GESTERN - HEUTE - MORGEN: Die Einzäunung von Allmenden

von Simon Fairlie, 17.07.2015, Veröffentlicht in Archipel 238

Viele Historiker_innen, darunter besonders jene, die für eine «Geschichtsschreibung von unten» eintreten, sehen die Einzäunung (enclosure) von Allmenden als ein bestimmendes Element bei der Entstehung des Kapitalismus an, wobei man unter «Allmend» jenes Land versteht, das kollektiv bearbeitet und nach den Regeln des Gewohnheitsrechts verwaltet wurde. Simon Fairlie fasst die Geschichte der Einzäunungen zusammen* (1. Teil).

━━━━

AUFGABEN >>
- 1) Gib aus dem Text über die Einzäunung von Allmenden den Abschnitt von „GESTERN - HEUTE“ bis einschließlich „zusammen* (1. Teil).“ wortgetreu wieder.
- 2) Was versteht man laut dem Text über die Einzäunung von Allmenden unter «Allmend»?
- 3) Schreib den Text über die Einzäunung von Allmenden im Anschluss an seinen letzten Satz weiter.
Die Datensätze haben mit dem Text über die Einzäunung von Allmenden nichts zu tun.

━━━━

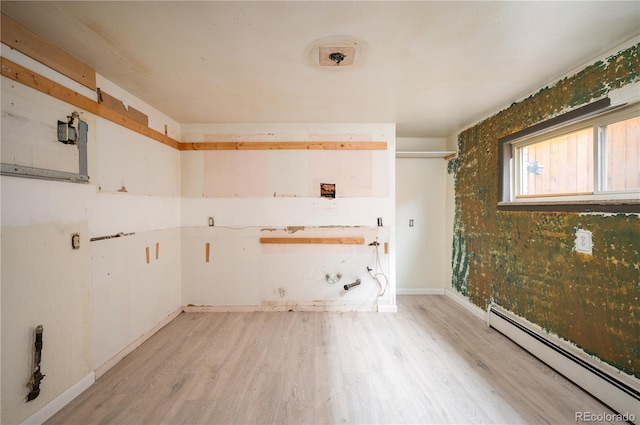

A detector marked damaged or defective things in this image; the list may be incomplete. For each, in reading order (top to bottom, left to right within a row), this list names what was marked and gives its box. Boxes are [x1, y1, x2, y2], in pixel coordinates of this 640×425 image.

green peeling paint wall [450, 42, 640, 374]
peeling paint [450, 42, 640, 374]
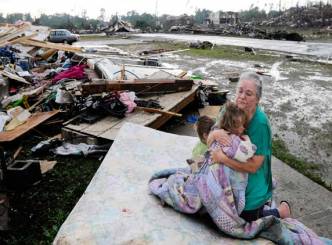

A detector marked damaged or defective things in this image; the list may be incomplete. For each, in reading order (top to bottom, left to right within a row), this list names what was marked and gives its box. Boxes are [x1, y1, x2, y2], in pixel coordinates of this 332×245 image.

broken wood plank [81, 80, 193, 96]
broken wood plank [0, 110, 59, 143]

━━━━

ANTWORTEN JE AUFGABE >>
- 1)
GESTERN - HEUTE - MORGEN: Die Einzäunung von Allmenden

von Simon Fairlie, 17.07.2015, Veröffentlicht in Archipel 238

Viele Historiker_innen, darunter besonders jene, die für eine «Geschichtsschreibung von unten» eintreten, sehen die Einzäunung (enclosure) von Allmenden als ein bestimmendes Element bei der Entstehung des Kapitalismus an, wobei man unter «Allmend» jenes Land versteht, das kollektiv bearbeitet und nach den Regeln des Gewohnheitsrechts verwaltet wurde. Simon Fairlie fasst die Geschichte der Einzäunungen zusammen* (1. Teil).

- 2) Land, das kollektiv bearbeitet und nach den Regeln des Gewohnheitsrechts verwaltet wurde.

- 3)
In einem Zeitraum von wenigen Jahrhunderten wurden grosse Teile des britischen Bodens privatisiert. Das heisst, sie gingen von einer Form von Gemeinbesitz und kollektiver Verwaltung in private Hände über. In unserer heutigen «Eigentümer-Demokratie» gehört fast die Hälfte des Landes 40‘000 Grossgrundbesit-zer_innen, das sind 0,06 % der Gesamtbevölkerung1, während die überwiegende Mehrheit der normalen Menschen die Hälfte ihres Arbeitslebens dafür aufwendet, die Kredite für ein kleines Stück Grund abzustottern, gerade gross genug, um darauf ein Haus und eine Wäschespinne zu stellen.
Zahlreiche Faktoren haben zu dieser extrem ungleichen Landverteilung geführt. Der eklatanteste und fragwürdigste unter ihnen ist zweifellos die Unterteilung und Einzäunung von Allmenden, um auf diese Art individuelle Privatparzellen zu schaffen. Seit mehr als 500 Jahren streiten sich Politiker- und Historiker_innen über die Einzäunungen. Während die Befürworter_innen (einschlies-slich der Nutzniessenden) steif und fest behaupten, dass sie eine Notwendigkeit für wirtschaftliche Entwicklung und «Fortschritt» darstellten, argumentieren die Gegner_innen (einschliesslich der Enteigneten), dass sie die Armen um ihre Lebensgrundlage gebracht und zur Landflucht geführt hätten. (…)
Das «Open Field System»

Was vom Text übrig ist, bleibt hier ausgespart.